By Escort81, at Mon Oct 26, 06:49:00 PM:
Well, not having to be ladylike in the sense that Cassandra is, I guess I will give it a go: if the Washington Examiner instructs Spitzer to "put a sock in it," the question is what "it" is -- as in, which orifice?
By Noumenon, at Tue Oct 27, 06:21:00 AM:
So if I can fill up eight paragraphs talking about someone's political scandals they are never entitled to open their mouth about anything again? This article supports gagging Spitzer on issues of sexual fidelity and campaign finance, but doesn't really tarnish him on issues of corporate governance or business ethics.
, at
As a general comment and/or insight to the thinking of the Left: Why is it that the Left works so hard to silence any opposition? Is it because their ideas fall apart when they are put under any real scrutiny? I used to get mad at G.W.'s handling of the media's criticism of how his office mis-handled different things. They would sit there and take punch after punch and never return a single one. They would hardly ever get in front of a story and almost never take it to the American public in a formal way to state their case.

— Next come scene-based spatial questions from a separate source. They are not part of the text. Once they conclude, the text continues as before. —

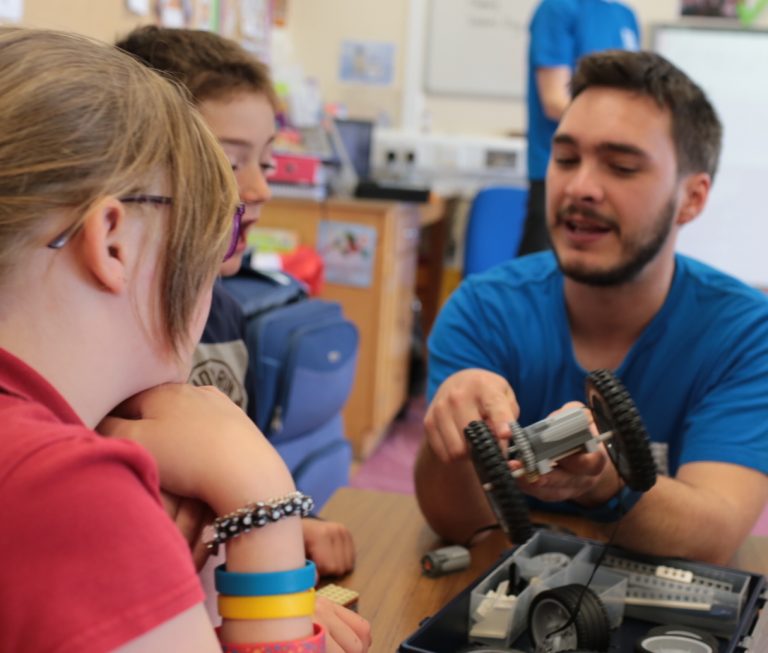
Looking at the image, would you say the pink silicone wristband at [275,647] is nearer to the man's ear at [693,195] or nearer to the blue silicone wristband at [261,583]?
the blue silicone wristband at [261,583]

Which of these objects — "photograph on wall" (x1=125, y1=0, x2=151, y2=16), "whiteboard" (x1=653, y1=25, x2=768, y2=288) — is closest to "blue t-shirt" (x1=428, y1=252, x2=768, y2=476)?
"photograph on wall" (x1=125, y1=0, x2=151, y2=16)

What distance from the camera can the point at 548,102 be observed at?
2715mm

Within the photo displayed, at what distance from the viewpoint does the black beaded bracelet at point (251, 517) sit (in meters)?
0.61

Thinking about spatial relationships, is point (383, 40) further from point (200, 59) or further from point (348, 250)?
point (200, 59)

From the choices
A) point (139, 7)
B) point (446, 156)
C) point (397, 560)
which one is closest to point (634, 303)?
point (397, 560)

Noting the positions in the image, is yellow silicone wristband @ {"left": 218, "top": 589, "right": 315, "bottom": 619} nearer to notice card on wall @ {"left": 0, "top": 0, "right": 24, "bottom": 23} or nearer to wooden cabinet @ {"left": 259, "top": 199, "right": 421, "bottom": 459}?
notice card on wall @ {"left": 0, "top": 0, "right": 24, "bottom": 23}

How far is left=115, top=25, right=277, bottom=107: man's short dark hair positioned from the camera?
1.27 m

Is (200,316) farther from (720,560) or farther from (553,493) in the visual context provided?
(720,560)

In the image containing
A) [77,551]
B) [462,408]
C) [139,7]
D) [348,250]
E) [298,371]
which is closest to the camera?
[77,551]

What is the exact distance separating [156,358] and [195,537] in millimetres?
120

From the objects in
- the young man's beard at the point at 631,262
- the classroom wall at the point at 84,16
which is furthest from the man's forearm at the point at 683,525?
the classroom wall at the point at 84,16

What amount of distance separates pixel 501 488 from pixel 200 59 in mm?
868

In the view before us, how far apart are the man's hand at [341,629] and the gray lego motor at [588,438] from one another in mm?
142

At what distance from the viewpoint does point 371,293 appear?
10.2 feet
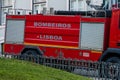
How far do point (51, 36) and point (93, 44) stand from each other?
6.89ft

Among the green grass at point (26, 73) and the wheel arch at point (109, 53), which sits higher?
the green grass at point (26, 73)

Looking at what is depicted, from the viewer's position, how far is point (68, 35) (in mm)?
18062

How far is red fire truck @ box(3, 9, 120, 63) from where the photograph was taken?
1678 centimetres

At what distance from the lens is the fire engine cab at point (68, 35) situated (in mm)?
16781

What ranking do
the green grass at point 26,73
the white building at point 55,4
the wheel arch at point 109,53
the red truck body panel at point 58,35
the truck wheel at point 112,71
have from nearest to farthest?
the green grass at point 26,73, the truck wheel at point 112,71, the wheel arch at point 109,53, the red truck body panel at point 58,35, the white building at point 55,4

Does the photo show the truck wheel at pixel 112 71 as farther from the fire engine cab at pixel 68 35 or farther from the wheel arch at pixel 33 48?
the wheel arch at pixel 33 48

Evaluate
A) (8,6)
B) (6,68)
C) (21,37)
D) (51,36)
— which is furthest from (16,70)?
(8,6)

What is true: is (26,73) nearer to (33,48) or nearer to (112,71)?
(112,71)

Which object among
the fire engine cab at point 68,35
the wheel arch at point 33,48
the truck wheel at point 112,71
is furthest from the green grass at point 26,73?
the wheel arch at point 33,48

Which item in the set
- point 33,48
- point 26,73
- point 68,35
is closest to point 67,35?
point 68,35

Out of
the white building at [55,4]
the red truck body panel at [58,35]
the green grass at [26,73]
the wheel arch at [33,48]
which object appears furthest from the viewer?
the white building at [55,4]

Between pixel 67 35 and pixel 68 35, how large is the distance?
6 centimetres

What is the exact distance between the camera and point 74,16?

While this White House is trying to silence the only opposition media outlet - FOX (WSJ and IBD should be worried because I am sure they are next.)Guys like Spitzer are openly talking about ways to dismantle any organization that dares to ask questions, just like he did as AG and Governor. At what point does cognitive dissonance kick in? When does somebody from the Left realize that the reason they have to silence people is because they are probably right?

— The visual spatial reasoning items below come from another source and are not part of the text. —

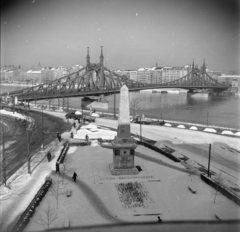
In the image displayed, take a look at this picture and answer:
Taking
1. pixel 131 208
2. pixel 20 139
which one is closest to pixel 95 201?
pixel 131 208

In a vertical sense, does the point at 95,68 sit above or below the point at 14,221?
above

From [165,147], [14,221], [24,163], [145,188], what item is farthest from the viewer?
[165,147]

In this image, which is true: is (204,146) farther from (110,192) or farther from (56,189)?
(56,189)

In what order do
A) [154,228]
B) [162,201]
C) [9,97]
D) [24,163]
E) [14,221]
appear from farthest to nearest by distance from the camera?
[9,97] < [24,163] < [162,201] < [14,221] < [154,228]

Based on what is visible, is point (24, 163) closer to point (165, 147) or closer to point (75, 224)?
point (75, 224)

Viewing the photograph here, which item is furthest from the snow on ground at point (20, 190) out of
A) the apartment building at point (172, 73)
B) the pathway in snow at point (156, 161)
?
the apartment building at point (172, 73)

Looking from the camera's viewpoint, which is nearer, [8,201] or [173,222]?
[173,222]

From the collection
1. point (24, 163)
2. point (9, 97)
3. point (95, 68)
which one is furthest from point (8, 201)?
point (95, 68)
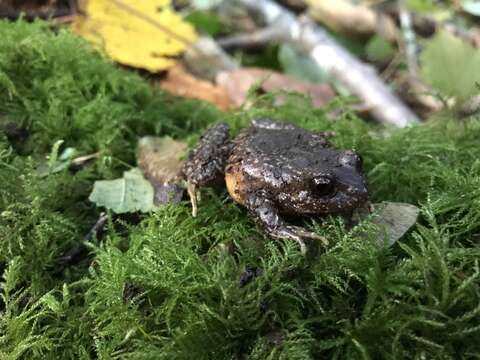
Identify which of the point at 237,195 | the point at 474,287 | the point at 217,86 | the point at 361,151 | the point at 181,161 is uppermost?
the point at 474,287

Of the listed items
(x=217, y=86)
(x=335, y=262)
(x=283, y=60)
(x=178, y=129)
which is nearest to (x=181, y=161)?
(x=178, y=129)

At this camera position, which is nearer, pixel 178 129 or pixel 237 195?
pixel 237 195

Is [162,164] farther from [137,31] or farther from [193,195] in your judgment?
[137,31]

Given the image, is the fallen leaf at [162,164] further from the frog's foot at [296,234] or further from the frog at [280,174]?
the frog's foot at [296,234]

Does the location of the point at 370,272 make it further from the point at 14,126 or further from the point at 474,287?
the point at 14,126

By Dawnfire82, at Tue Oct 27, 05:48:00 PM:
Noumenon: I think you need to re-read the article, if you read it in the first place. It attacks his propensity for using means available, including the organs of the state, to silence political opposition.
"but doesn't really tarnish him on issues of corporate governance or business ethics."

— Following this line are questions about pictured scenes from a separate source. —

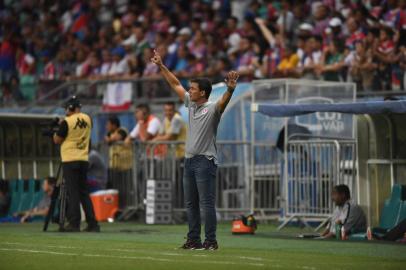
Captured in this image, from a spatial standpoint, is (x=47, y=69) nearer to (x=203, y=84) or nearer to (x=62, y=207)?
(x=62, y=207)

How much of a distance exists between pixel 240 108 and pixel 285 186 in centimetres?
355

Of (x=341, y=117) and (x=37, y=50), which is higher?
(x=37, y=50)

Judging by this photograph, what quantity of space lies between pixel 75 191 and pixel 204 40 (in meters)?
10.3

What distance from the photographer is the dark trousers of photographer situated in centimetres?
1931

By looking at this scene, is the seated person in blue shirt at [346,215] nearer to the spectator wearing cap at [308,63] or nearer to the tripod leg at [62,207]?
the tripod leg at [62,207]

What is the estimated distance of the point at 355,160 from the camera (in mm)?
19922

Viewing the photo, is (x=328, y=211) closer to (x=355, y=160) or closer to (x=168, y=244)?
(x=355, y=160)

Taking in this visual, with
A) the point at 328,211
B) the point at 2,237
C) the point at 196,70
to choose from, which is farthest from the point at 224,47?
the point at 2,237

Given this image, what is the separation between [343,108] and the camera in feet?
56.3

The article specifically addresses his credibility on 'corporate ethics:' "Lest anybody gets the idea that Spitzer can be considered a credible source on issues of corporate ethics, let's review a few facts about his own misuse and abuse of the public trust. During his successful 2006 campaign for governor, Spitzer loudly announced his return of more than $124,000 in campaign contributions he had received since 2003 from lawyers with the Milberg Weiss law firm in New York. The firm and four of its senior partners had been indicted on 20 counts as a criminal enterprise by the Justice Department for paying an estimated $11.7 million in bribes to plaintiffs in at least 150 cases going back to 1981. The firm received $250 million or more in tainted legal fees from the cases.
What Spitzer didn't say was that he kept an additional $42,555 in such contributions. Among the unreturned checks were $10,000 from senior partner Melvyn Weiss and $10,000 from senior partner David Bershad. Weiss was convicted and sentenced to 30 months in federal prison and $10 million in fines, while Bershad cut a deal with the government, got a six-month prison sentence, paid a $250,000 fine and forfeited $7.75 million. Spitzer also kept checks totaling $8,000 from Weiss senior partner Steven Schulman, who was convicted and served a six-month federal prison term.
These facts perhaps shed light on why Spitzer sat on his hands in 2004 when the Washington Legal Foundation filed an official complaint with him (emphasis mine) concerning Milberg Weiss."